WHAT IS NEEDED |
Leaving out pictures, output exactly the lines below from the one that has "Acquario Immagine Stock Libera da Diritti" through the one that has "Не умеющий летать", and nothing else.

== DATA TO EXAMINE

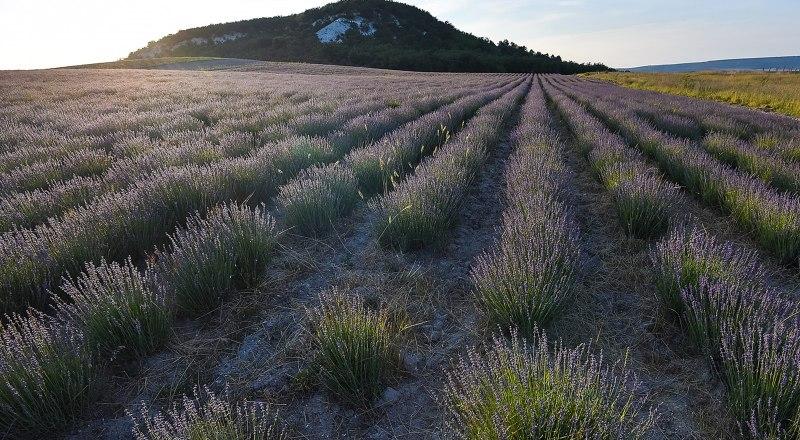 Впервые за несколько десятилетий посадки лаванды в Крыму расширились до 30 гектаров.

====
== DATA TO EXAMINE

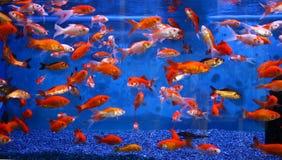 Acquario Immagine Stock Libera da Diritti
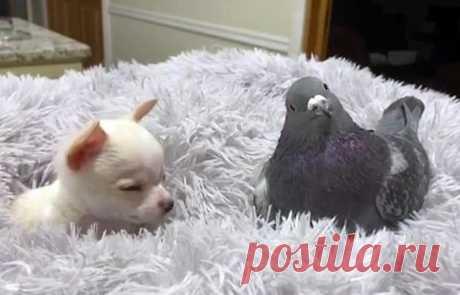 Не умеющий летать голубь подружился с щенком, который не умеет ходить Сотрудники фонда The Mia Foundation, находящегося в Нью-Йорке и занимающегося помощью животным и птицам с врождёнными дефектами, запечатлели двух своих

====
== DATA TO EXAMINE

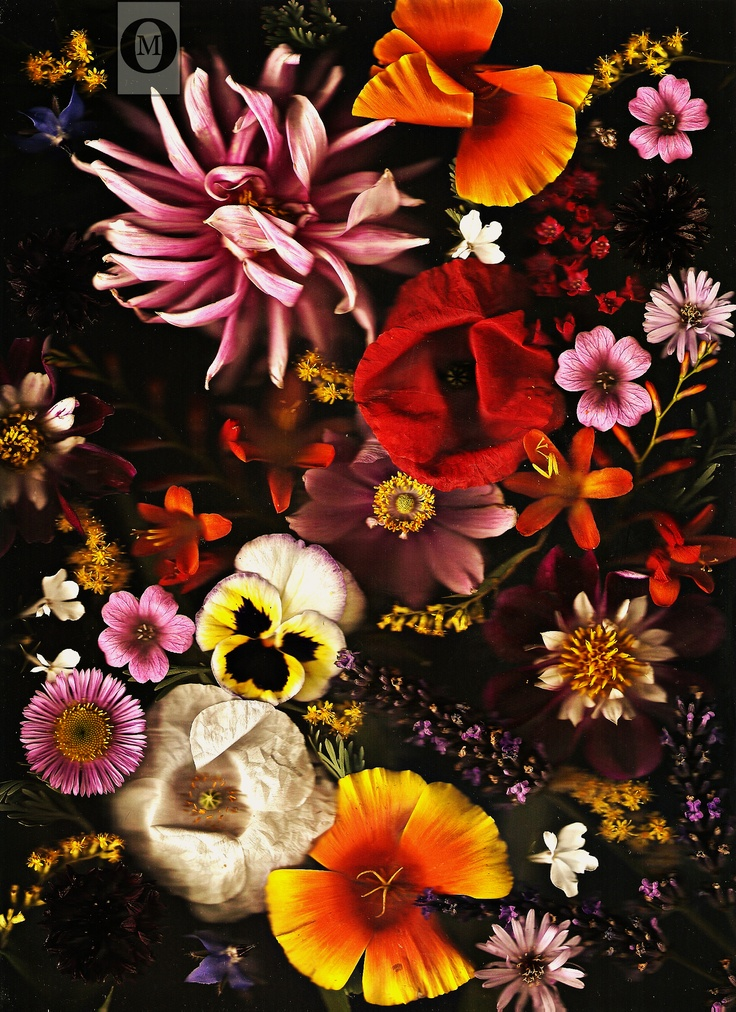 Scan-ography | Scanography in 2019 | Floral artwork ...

====

ANSWER SECTION |
 Acquario Immagine Stock Libera da Diritti
 Не умеющий летать голубь подружился с щенком, который не умеет ходить Сотрудники фонда The Mia Foundation, находящегося в Нью-Йорке и занимающегося помощью животным и птицам с врождёнными дефектами, запечатлели двух своих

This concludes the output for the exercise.